EXERCISES TO COMPLETE:
• a. In the blog post about tasting waters, how did the tetsubin water compare with the water from the electric kettle?
• b. Carry on the blog post about tasting waters, picking up after its final sentence.

------ ARTICLE

Tasting waters

Still kinda busy….

I conducted a taste test just now with my cleaned tetsubin and my regular stainless steel electric kettle… the electric kettle water is, relatively speaking, a little sharper, whereas the tetsubin water is a little softer.

I find tasting waters to be almost as much fun as tasting different teas. Lining up four or five cups of water, unmarked if possible, and drink them one by one — swirling around the mouth a bit, feel the body, the taste, etc, and one really gets an appreciation of the way different water tastes. Then, use the same waters to brew the same tea — preferably a tea that you know very well already. The differences are going to be quite obvious and remarkable.

Now I need to try my tetsubin on the teas I’ve been making the teas I’ve been making…. let’s see if I can tell any difference. Either way though, I am happy, finally, that I can wean myself off the electric kettle…. it’s convenient, but having a fire under my kettle making tea is just somehow more convenient. It makes me happy.

------------
------ INFORMATION SUPPLIED

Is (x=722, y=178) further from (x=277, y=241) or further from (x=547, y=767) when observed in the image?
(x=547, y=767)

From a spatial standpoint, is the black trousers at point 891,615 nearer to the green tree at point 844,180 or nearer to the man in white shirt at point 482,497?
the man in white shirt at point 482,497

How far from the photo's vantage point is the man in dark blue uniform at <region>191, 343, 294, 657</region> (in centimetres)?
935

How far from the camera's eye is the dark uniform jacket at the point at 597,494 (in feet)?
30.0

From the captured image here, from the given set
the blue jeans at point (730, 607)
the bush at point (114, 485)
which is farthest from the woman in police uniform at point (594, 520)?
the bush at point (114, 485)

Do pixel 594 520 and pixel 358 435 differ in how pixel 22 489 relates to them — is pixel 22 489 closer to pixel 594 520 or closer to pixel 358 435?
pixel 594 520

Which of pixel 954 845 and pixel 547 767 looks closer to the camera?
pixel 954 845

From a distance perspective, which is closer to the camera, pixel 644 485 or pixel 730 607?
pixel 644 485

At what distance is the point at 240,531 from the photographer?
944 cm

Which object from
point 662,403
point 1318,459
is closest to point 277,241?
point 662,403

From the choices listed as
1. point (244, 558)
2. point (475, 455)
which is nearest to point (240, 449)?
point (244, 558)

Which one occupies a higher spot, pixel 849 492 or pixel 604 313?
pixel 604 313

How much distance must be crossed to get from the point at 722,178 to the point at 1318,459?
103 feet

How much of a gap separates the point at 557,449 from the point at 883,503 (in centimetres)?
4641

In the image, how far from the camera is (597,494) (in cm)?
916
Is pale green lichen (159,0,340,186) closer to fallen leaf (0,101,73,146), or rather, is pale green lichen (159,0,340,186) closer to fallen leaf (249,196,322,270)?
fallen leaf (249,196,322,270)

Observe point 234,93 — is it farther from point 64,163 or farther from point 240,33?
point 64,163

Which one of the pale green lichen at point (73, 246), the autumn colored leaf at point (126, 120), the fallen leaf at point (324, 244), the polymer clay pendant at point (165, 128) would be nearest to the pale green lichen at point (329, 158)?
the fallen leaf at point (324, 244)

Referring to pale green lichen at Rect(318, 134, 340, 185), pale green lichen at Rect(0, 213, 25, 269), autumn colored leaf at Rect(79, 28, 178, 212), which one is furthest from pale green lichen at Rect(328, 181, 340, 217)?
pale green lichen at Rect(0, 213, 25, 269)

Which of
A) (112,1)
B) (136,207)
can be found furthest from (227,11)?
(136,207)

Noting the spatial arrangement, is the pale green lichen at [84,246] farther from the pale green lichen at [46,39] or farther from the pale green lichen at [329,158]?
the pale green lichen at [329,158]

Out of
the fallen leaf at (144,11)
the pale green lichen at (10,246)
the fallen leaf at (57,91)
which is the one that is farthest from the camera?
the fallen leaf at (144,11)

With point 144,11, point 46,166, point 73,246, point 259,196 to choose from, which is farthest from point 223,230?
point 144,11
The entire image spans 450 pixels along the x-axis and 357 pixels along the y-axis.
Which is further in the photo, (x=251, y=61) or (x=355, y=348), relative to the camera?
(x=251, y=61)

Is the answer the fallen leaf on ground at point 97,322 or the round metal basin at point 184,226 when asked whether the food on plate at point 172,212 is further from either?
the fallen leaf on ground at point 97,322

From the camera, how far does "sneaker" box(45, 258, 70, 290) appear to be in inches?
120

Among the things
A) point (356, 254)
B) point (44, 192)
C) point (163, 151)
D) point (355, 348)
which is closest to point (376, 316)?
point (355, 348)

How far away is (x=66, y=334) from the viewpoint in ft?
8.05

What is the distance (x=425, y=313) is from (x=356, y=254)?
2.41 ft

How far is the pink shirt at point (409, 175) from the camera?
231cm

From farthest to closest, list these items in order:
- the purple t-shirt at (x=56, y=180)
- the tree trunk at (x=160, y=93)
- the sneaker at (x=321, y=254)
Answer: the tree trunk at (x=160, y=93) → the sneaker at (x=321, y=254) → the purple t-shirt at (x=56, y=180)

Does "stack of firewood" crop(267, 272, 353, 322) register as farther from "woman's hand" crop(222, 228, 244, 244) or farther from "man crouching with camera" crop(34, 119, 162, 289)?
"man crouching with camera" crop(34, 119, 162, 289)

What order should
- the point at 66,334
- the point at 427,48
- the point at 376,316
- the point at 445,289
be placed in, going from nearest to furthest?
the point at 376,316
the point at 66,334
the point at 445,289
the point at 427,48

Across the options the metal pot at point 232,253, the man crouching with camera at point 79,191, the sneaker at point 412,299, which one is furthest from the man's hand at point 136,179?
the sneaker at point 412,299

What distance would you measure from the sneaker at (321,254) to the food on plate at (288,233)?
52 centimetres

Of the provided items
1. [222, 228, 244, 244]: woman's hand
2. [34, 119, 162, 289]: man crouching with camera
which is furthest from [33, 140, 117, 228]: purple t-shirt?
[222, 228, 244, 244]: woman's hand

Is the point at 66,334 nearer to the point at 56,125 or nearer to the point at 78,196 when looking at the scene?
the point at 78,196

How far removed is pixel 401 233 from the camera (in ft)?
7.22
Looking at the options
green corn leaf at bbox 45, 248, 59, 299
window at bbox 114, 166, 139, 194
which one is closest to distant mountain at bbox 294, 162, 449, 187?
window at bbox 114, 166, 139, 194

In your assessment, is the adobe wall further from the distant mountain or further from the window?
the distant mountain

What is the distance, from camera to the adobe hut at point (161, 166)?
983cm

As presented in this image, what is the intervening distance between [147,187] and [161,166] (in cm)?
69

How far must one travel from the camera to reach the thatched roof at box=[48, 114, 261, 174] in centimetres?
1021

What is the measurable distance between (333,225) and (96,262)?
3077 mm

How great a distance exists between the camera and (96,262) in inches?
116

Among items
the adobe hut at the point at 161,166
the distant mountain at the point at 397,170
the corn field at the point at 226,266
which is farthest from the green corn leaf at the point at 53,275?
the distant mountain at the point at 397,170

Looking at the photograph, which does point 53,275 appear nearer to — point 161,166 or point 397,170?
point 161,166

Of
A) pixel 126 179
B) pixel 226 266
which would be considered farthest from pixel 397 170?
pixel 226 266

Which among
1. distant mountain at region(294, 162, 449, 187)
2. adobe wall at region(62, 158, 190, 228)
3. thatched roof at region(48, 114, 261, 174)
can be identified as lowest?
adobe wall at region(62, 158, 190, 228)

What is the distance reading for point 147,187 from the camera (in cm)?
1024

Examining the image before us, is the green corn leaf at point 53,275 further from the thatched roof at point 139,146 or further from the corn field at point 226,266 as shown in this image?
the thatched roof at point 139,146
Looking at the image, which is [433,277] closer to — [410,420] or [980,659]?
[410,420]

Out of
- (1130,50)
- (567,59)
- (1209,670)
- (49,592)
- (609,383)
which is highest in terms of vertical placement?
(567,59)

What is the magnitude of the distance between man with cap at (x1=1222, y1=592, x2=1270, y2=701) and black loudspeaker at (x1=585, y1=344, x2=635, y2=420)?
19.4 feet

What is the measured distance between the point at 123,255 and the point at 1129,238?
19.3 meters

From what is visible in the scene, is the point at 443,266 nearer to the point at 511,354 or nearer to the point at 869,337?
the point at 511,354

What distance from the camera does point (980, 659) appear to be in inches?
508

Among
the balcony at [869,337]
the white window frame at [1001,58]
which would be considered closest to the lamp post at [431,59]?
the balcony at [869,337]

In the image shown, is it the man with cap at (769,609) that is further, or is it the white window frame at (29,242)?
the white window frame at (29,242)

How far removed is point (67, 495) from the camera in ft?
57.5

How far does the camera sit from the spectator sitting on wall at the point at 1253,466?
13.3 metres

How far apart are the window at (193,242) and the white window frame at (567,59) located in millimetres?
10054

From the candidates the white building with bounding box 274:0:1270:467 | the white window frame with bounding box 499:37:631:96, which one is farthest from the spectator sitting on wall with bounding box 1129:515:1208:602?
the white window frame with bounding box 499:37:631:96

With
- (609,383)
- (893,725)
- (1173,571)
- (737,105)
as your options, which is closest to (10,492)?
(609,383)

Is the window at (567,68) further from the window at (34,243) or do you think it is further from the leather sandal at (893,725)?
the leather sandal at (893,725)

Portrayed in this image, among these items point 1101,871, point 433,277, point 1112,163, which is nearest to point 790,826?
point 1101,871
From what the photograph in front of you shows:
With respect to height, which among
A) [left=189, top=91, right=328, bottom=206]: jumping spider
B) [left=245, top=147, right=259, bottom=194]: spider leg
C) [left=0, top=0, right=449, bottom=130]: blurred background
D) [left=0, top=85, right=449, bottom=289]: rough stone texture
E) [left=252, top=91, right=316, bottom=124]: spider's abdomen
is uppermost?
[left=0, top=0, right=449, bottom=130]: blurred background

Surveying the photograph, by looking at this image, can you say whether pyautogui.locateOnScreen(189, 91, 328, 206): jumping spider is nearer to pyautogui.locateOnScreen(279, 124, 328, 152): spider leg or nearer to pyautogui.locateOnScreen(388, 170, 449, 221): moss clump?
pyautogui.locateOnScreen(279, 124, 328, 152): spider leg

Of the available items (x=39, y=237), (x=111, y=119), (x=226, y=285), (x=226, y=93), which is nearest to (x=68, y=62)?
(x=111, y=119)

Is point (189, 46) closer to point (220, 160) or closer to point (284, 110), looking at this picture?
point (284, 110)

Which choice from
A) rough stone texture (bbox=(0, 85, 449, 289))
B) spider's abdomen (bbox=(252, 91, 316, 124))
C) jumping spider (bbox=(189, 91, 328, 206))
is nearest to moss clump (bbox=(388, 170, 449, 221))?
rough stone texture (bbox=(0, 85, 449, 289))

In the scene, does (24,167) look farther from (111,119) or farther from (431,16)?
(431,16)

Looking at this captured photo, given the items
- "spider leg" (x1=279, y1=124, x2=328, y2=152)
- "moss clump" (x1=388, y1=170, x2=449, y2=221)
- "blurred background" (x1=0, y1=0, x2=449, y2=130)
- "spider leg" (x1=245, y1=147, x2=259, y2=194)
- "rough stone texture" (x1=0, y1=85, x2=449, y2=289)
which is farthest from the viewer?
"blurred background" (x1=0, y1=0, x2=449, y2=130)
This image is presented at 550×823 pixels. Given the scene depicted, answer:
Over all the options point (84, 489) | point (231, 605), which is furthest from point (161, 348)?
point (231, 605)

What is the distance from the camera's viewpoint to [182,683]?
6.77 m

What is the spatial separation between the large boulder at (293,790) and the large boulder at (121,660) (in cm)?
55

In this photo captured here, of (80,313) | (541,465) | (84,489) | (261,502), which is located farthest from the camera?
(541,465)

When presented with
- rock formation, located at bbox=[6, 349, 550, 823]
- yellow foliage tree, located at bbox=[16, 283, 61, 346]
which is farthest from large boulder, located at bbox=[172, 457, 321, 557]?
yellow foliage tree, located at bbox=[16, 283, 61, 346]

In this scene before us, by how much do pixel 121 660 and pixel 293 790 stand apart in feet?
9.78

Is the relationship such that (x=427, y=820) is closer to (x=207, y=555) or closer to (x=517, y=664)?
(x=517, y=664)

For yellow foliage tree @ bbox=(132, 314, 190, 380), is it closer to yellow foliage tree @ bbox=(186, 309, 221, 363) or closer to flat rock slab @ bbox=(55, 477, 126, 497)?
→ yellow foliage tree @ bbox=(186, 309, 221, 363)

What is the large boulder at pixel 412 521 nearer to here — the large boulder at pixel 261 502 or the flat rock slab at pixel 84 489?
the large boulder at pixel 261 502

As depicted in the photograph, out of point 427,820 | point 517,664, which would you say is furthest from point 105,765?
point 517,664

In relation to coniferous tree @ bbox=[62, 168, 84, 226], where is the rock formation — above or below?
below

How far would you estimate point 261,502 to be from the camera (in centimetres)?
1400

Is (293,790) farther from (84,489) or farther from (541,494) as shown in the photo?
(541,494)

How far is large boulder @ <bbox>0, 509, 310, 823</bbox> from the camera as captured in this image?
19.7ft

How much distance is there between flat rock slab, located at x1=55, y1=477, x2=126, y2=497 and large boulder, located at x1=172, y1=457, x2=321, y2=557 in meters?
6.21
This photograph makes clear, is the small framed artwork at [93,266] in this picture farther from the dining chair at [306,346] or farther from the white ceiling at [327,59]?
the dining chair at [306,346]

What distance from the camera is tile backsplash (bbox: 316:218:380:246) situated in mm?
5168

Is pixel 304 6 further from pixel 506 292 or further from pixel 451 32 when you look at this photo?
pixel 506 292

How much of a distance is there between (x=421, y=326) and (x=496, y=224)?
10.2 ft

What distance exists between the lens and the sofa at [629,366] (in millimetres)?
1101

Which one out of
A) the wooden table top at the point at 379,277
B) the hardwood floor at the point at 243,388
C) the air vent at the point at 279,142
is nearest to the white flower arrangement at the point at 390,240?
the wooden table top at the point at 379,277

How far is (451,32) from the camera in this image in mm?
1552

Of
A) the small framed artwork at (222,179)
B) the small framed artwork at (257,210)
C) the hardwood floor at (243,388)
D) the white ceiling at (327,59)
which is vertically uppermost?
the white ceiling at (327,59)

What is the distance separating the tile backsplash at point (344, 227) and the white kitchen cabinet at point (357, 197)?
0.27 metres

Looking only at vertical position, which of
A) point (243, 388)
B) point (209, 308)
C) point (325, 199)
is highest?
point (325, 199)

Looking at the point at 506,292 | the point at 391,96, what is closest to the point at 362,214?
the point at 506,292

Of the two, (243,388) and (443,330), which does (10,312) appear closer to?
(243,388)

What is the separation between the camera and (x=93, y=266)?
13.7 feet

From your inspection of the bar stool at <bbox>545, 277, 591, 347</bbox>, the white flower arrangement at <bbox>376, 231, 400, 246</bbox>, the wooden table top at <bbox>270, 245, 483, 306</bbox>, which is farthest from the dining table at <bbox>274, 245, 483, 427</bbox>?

------------

RESULTS OF THE EXERCISE:
• a. The tetsubin water was a little softer, while the electric kettle water was a little sharper.

• b.
Comments

Tasting waters — 5 Comments

  1. Definitely something to reflect on; water may be the next big thing. Actually, I’ve been heating water with a gas flame for years now alternating between a Staub enameled kettle and a Japanese tetsubin which cost a small fortune and which has to be closely babied to avoid the development of rust between uses. I have trouble getting the children (adults now) not to leave water in the tetsubin after it’s been boiled. But since they seem to prefer the Staub, it’s not so much of a problem. I don’t like electric pots either although I use one at the office and travel with a small Bodum which you might want to consider packing as well for your trips. It eliminates the hotel carafe hot water which usually reeks of old coffee and is rarely hot enough. Today’s entry will definitely get me to pay more attention to water from the tetsubin as opposed to the Staub. I have always preferred the tetsubin but thought that was because of the beauty and heft of the pot, the long tradition attached to the tetsubin, etc. Which makes me wonder…What do the Irish use? Aren’t they the biggest consumers of tea in the world? Eileen

  2. One person’s happy is another person’s nervous breakdown. I’ve been avoiding the water issue, generally, for fear that it’ll become as much of an obsession as the tea and teapots …

    But there, I hear the knock on the door. It’s time to go answer it. Damn.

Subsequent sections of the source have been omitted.